Assuming that COVID lockdowns and restrictions cut the death and hospitalization rates in half is almost certainly an overestimate, even if nothing at all was done. “Letting it rip” would have resulted in front loading deaths and hospitalizations to the first (spring) and second (summer) waves, but would have had a much milder impact for the fall/winter wave. It would have allowed for the buildup of herd immunity with the less contagious earlier variants of COVID-19, which would have protected a majority of the population from the more contagious later variants. Most remote working, unemployed or retired vulnerable people living in the community would have self-isolated regardless of government restrictions. Nursing homes and assisted living facilities would have been pressured to restrict visitors and socially distance residents regardless of government regulations. Letting it rip would have avoided the collateral damage that the lockdowns/restrictions occurred.
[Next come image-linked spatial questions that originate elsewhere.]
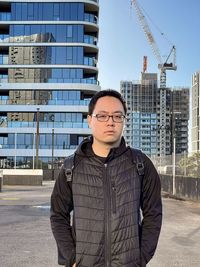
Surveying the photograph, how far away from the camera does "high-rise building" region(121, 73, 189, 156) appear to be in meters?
87.9

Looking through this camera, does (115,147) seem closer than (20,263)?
Yes

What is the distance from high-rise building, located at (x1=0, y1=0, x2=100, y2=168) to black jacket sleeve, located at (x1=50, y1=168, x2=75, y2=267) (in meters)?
68.6

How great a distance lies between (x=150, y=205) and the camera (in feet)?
10.1

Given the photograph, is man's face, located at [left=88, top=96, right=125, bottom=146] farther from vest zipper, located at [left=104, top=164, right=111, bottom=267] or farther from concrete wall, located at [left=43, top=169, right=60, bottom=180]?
concrete wall, located at [left=43, top=169, right=60, bottom=180]

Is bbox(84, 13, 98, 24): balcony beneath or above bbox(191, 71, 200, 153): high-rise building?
above

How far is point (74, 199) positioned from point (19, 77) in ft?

Following the Great Barrington focused protection approach would have also avoided the collateral damage, but would have better protected the vulnerable. It’s possible that the Great Barrington approach would have ended in the same or lower death/hospitalization count than what actually occurred, while allowing the non-vulnerable to live near-normal lives. The government would have spent a fraction of the $5 trillion, and avoided the QALY lost from locking down the non-vulnerable.